Core Scientific concentrated on growing managed services with a 250MW contract for CoreWeave, which is anticipated to bring in $360 million by 2026, but did not reveal specific Bitcoin holdings.
Because to the halving of Bitcoin and the increased network difficulty, Q1 2025 was difficult for Bitcoin mining operations. High mining costs presented difficulties, although Riot Platforms and Cango dominated in output and revenue. To lessen their dependency on mining, Core Scientific and Hut 8 are shifting their focus to industries like artificial intelligence.
Can Dogecoin price bounce from high confluence zone as whales buy 280M DOGE?
As support signals converge, the price of Dogecoin approaches a high confluence zone. Will the price drop below $0.25 as whales accumulate 280M DOGE?
Following a 16% decline over the last seven days, Dogecoin (DOGE) is still under negative pressure. But because of this sharp drop, the price of Dogecoin has moved into a high confluence zone with strong support that can help it recover. Whales are accumulating this dip in the meantime, having scooped 280M DOGE in a single day.
As of today, June 5, the price of Dogecoin is down 4% intraday at $0.189. Given that the price of Bitcoin has once again fallen below $105,000, DOGE is probably keeping an eye on it.
Dogecoin price set to bounce from high confluence zone
The price of Dogecoin has moved into a high confluence zone between 0.177 and 0.182, where it could find support and rebound if whale accumulation and retail both increase. The confluence of several technical structures indicates that this zone is a critical support for this leading meme coin.
The falling wedge pattern, which has been active for about three weeks, is the first technical structure. According to the chart below, the confluence zone corresponds to the pattern’s lower trendline. If the price of DOGE can rise from this point, it will validate the bullish reversal, which is frequently represented by a falling wedge.
Second, the 161.8% Fibonacci level, which frequently denotes a strong support, falls within this zone. Dogecoin will back the subsequent bullish leg to the first resistance at $0.20 before the run-up to $0.25 takes place if it can successfully defend this support.

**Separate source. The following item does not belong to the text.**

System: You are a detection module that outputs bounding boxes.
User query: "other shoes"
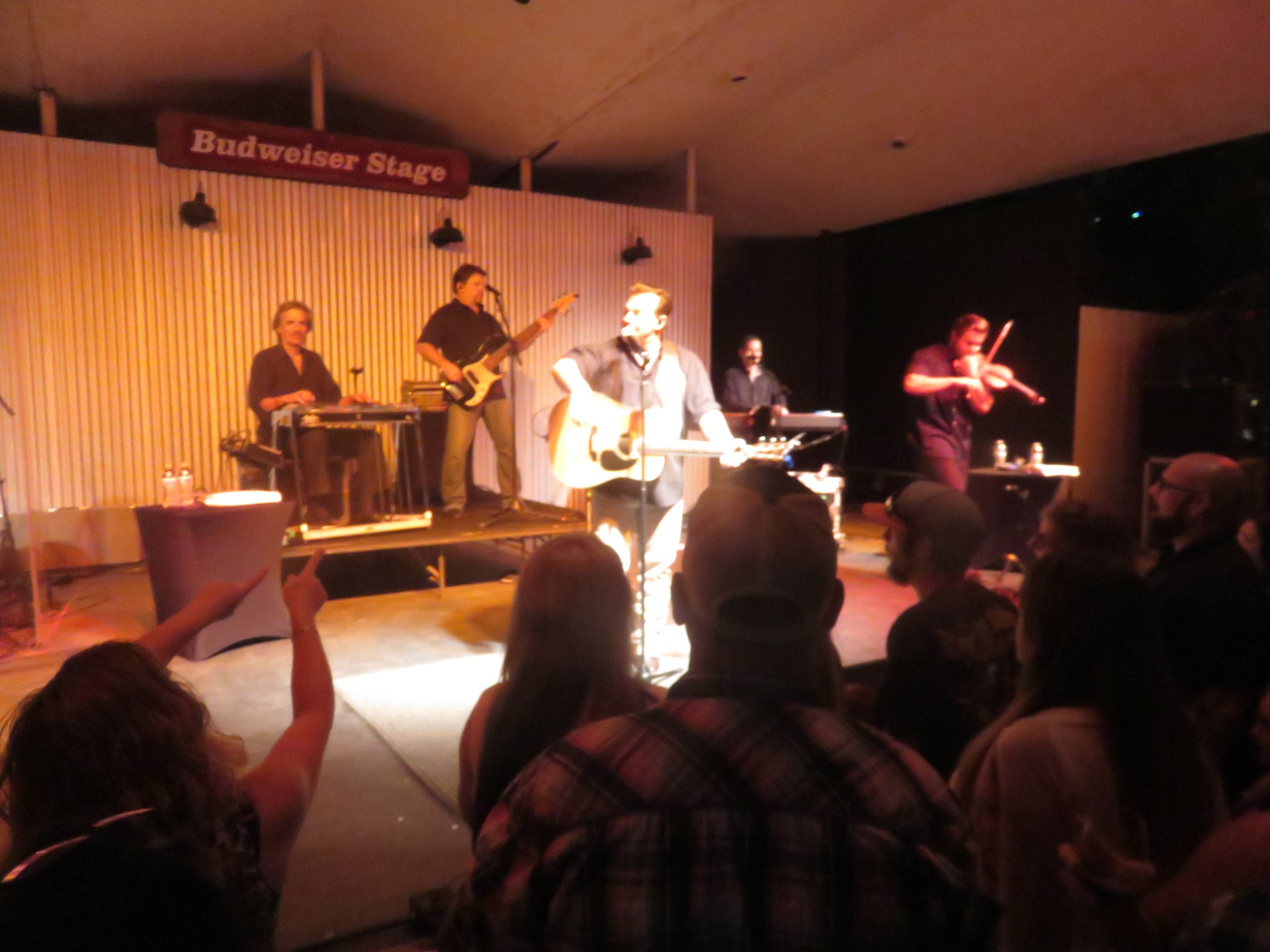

The RSI must return above 50 in order for the price of Dogecoin to demonstrate a significant recovery from this zone; at the time of writing, the measure was at 39. This bullish perspective may be confirmed if it climbs and crosses over 50, which would indicate that the momentum has shifted to the bullish side.

But before such a rally starts, Dogecoin needs to overcome a number of obstacles. A bearish flag pattern seen in a recent investigation is one example of this. According to the pattern, Dogecoin can plummet to $0.165 before rising again.
Whales scoop 280M DOGE tokens
Dogecoin whales have been quickly amassing the meme token amid the current price decline, according to data from Santiment. The addresses that contain between 10 million and 100 million DOGE tokens demonstrate the slow accumulation.
The total DOGE holdings for these addresses have risen from 24.19 billion to 24.47 billion over the past day. This indicates that 280 million tokens, or roughly $50.4 million at the current Dogecoin price, have been bought by the addresses.

After accumulating gradually over the past month, these addresses now possess the most DOGE tokens since mid-March, as the accompanying data illustrates. Such significant whale buildup typically indicates a potential short-term recovery in a token’s price.
Given that Dogecoin’s price has entered a high confluence zone, it is probable that it will soon rebound and perhaps hit $0.25. Whale holdings, meanwhile, have increased to their highest point since the middle of March. To make a significant upward bounce, Dogecoin must, however, overcome the persistent pessimism.